The issue of mail-in voting resulted in surprisingly divergent stances between the Republican State governor, Mike DeWine, and the head of his own party currently in the White House, Donald Trump. Unable, as is often the case, to resist the temptation of turning the debate into a partisan one, the latter scathingly criticized the process (although he himself used it in Florida where he is registered) before associating it, in serious accusations, to voting fraud on behalf of the Democratic Party. 

Donald Trump's Tweet about mail-in voting.
Donald Trump's Tweet about mail-in voting.

While the pandemic has only worsened the many social and economic divides already preexisting in our societies, this is one, within the Republican Party, no one had seen coming. 

 

Despite overall sympathy for Trump – incidentally, it was in Cleveland during the 2016 Republican National Convention that the Trump-Pence ticket officially started the last chunk of the presidential race – the state of Ohio seemed to have suddenly socially distanced itself from the president.

 

Governor DeWine had already brought attention to himself when he decided very early on to cancel two campaign rallies for Democratic candidates Biden and Sanders, who had planned on coming to Cleveland on March 10 ahead of Election Day. He was then one of the country’s first governors to order the closing of polls and demand the primaries be postponed. Other measures implemented to contain the pandemic in the state, in stark contrast from the president’s overall attitude, led to unprecedented demonstrations in the state capital, Columbus.

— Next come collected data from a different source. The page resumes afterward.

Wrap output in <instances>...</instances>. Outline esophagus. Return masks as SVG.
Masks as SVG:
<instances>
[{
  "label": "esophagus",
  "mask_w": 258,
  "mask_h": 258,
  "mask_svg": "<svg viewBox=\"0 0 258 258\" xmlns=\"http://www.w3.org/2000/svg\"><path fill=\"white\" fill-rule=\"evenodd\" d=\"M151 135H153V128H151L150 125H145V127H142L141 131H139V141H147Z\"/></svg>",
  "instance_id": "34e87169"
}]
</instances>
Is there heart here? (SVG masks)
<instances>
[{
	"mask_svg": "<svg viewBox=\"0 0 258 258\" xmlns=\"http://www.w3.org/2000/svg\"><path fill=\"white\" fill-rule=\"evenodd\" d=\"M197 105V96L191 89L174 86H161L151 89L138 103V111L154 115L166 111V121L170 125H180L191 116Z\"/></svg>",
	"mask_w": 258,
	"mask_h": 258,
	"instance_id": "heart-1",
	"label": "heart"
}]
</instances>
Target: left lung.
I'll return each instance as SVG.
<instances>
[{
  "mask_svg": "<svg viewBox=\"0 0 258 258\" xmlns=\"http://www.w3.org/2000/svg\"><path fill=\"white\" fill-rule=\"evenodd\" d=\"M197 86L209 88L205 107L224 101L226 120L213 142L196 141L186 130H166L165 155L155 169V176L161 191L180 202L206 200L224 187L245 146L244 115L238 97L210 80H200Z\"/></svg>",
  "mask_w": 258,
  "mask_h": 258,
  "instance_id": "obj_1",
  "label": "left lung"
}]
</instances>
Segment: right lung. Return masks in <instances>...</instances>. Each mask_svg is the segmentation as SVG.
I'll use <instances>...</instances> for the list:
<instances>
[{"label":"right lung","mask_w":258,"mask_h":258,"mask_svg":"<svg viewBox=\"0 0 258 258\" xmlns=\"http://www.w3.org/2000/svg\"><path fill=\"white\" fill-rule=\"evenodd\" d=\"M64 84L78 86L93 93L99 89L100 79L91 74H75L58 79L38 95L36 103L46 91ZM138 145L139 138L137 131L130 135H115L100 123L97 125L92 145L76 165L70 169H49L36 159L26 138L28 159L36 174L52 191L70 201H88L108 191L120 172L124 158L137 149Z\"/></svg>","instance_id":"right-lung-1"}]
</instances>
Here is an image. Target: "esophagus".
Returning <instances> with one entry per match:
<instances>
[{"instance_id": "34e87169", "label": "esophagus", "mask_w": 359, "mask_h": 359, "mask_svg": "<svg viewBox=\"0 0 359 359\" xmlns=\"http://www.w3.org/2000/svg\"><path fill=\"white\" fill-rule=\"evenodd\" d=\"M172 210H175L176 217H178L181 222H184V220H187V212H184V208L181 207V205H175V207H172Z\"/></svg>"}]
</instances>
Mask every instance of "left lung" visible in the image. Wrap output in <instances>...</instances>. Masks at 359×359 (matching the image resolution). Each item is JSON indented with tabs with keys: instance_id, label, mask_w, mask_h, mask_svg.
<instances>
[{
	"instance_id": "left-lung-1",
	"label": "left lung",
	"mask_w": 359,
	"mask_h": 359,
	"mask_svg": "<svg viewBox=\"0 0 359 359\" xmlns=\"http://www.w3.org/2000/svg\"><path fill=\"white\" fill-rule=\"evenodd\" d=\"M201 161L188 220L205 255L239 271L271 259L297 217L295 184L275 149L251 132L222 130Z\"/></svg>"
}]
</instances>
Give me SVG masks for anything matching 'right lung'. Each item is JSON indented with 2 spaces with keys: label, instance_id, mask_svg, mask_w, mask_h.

Anti-lockdown demonstrators gathered in front of the statehouse, this time not to protest against a Democratic executive, as was the case in the neighboring state of Michigan, but a Republican one, despite the latter having been supported by Trump in person during his own 2018 gubernatorial campaign. 

 

The case of Ohio and DeWine’s leadership, especially regarding voting, is therefore puzzling and raises several questions. Should it be understood as a nationwide exception, perhaps some sort of temporary estrangement? Or does it reveal more profound cracks within the Party?

 

Although it is still too early to assess how much COVID-19 might have shaking up the current Party unity, and more broadly, the US national political landscape, the latest developments in Ohio are nevertheless not very encouraging. In a state where gerrymandering and electoral roll purges have been rampant, mail-in voting has inevitably become a new vehicle for partisan battles regarding voting access, all the more so after the chaotic experience the state primaries turned out to be.

 

Ahead of the November presidential election, a bill was recently introduced by a Republican representative in the Republican-controlled state legislature. It lays out several recommendations on the potential carrying out of elections almost exclusively by mail in the event of another public health emergency. The bill is harshly criticized by some Ohio Democratic Congressional representatives and organizations, who fear that, if implemented, the legislation will have detrimental effects on voter turnout and the fairness of the election process. They see it most specifically as another attempt by Republicans, similar to previous initiatives throughout the state and at various levels of governance, to deter poorer, and therefore Democratic voters from taking part in the election if they were to be held through the proposed « backup » plan.

 

In the end, the issue of electoral fraud, although very often discussed when it comes to mail-in voting, is not always relevant and hides underlying dynamics. Besides, as the case of Ohio shows, and despite the President’s accusations, Republicans have successfully managed to take advantage of the new sanitary constraints to maintain control over the voting process and keep it in line with their own electoral interests. 

 

After many unexpected turnarounds due to the pandemic, it seems that the “post-COVID world”, in this Midwestern state, will not be so different from the one we knew beforehand.


Marion Marchet is a PhD student in US studies at the Sorbonne University's research center Histoire et dynamique des espaces anglophones (HDEA). She is currently a Fulbright visiting research student at Cleveland State University's College of Urban Affairs. She received the Institut des Amériques' 2019 IdA-Fulbright Prize.